When four inspectors arrived at his offices one day in June of 2000, words were exchanged, and then Mr. Alexander walked to his office, pulled out a Baretta 9mm and Walther .38, then returned and fatally shot three of the inspectors and chased the fourth down the block firing shots along the way. Since the murders of the three inspectors was caught on Mr. Alexander's own surveillance cameras, and the fourth inspector witnessed the whole thing, there is no doubt that he was responsible for their murders. What's at stake is whether or not the Alameda County prosecutors can prove that it was a premeditated crime and therefore calls for the ultimate punishment - the death penalty.

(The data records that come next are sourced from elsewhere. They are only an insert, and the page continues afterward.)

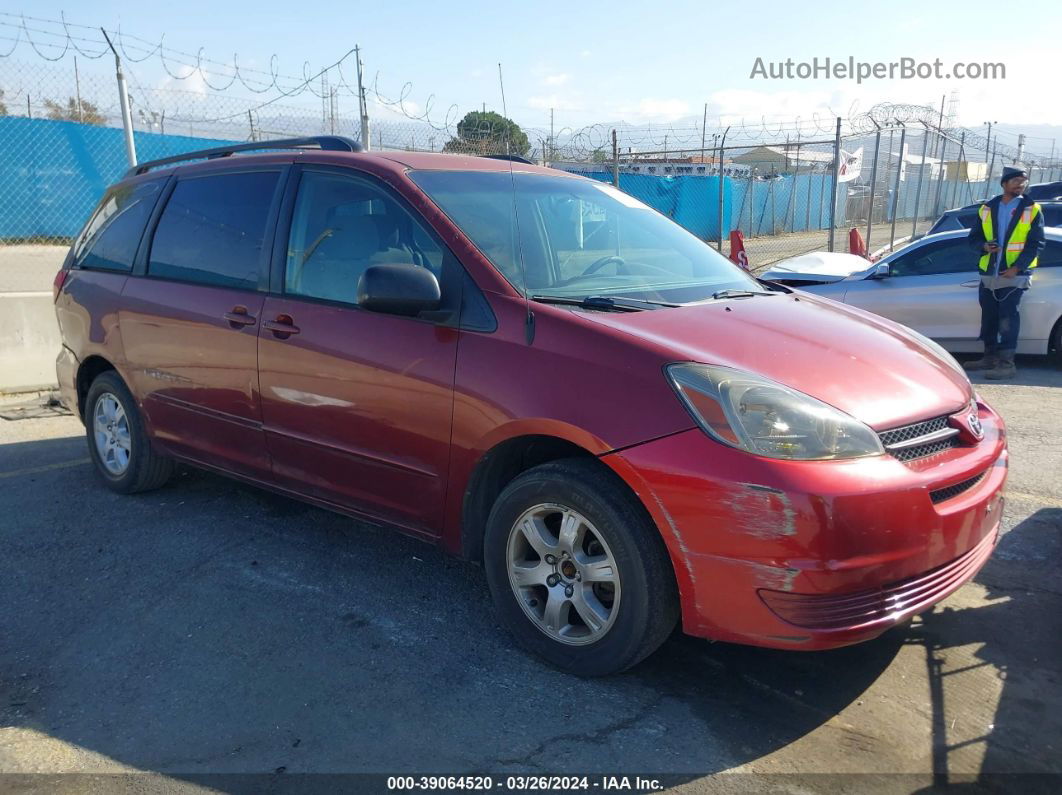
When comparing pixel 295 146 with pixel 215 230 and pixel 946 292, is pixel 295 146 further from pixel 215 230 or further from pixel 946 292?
pixel 946 292

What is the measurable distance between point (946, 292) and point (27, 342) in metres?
8.71

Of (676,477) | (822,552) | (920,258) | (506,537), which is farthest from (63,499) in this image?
(920,258)

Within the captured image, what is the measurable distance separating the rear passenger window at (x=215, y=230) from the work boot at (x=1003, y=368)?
672 centimetres

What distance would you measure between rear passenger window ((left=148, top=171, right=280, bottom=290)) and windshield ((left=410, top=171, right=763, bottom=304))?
944mm

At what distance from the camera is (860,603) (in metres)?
2.69

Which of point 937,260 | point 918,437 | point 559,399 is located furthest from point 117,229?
point 937,260

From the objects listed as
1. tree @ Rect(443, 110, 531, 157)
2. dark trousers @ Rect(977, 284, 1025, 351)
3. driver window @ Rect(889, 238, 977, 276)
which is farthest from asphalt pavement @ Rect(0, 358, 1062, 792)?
tree @ Rect(443, 110, 531, 157)

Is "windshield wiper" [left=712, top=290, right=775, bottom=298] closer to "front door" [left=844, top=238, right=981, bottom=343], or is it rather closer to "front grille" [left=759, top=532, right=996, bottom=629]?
"front grille" [left=759, top=532, right=996, bottom=629]

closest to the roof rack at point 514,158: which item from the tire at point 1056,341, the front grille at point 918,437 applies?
the front grille at point 918,437

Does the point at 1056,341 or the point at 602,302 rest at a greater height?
the point at 602,302

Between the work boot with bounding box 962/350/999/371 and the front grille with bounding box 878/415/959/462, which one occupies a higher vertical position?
the front grille with bounding box 878/415/959/462

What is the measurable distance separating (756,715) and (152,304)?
11.9ft

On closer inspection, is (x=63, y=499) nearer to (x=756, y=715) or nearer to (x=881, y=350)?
(x=756, y=715)

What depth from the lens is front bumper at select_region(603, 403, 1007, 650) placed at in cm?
261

While the trial itself has been getting little press besides the coverage in the Oakland Tribune, it's been something of a circus. Mr. Alexander's mother has been banned from the proceedings after a juror tipped that judge that she was trying to get in the juries good graces in the hopes of engendering sympathy for her son. And then last week, Defense Attorney Michael Ogul presented urine-stained briefs obtained recently after the crime as evidence that his client was outside his faculties on the day of the murders. After the prosecutor mocked this evidence, the two attorneys exchanged words and almost got into a fight outside the courtroom. SFist googled Mr. Ogul and found that he's a member of the Intensive Advocacy Program faculty at the University of San Francisco School of Law. We doubt challenging another attorney to fight mano-a-mano is part of the curriculum, but at least Mr. Ogul has a decent rapport with his client - both of them seem to have a short temper to say the least.